• [What the task requires]: Exact wording is required: transcribe all the entries and leave the images out.

• [Provided information]:
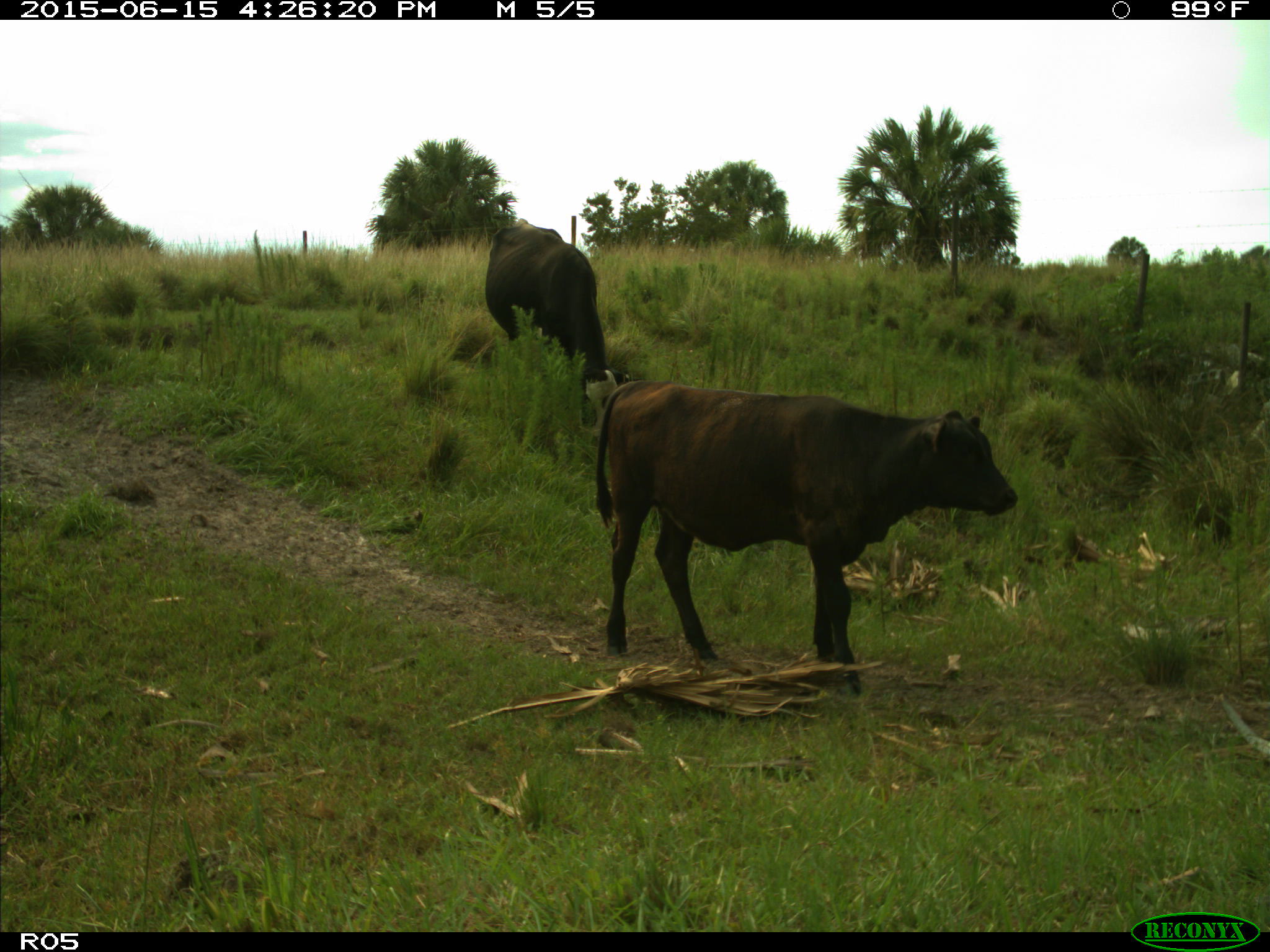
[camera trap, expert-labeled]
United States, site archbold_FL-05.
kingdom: Animalia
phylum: Chordata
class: Mammalia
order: Artiodactyla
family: Bovidae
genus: Bos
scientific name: Bos taurus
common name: domestic cow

• [Result for this task]:
[camera trap, expert-labeled]
United States, site archbold_FL-05.
kingdom: Animalia
phylum: Chordata
class: Mammalia
order: Artiodactyla
family: Bovidae
genus: Bos
scientific name: Bos taurus
common name: domestic cow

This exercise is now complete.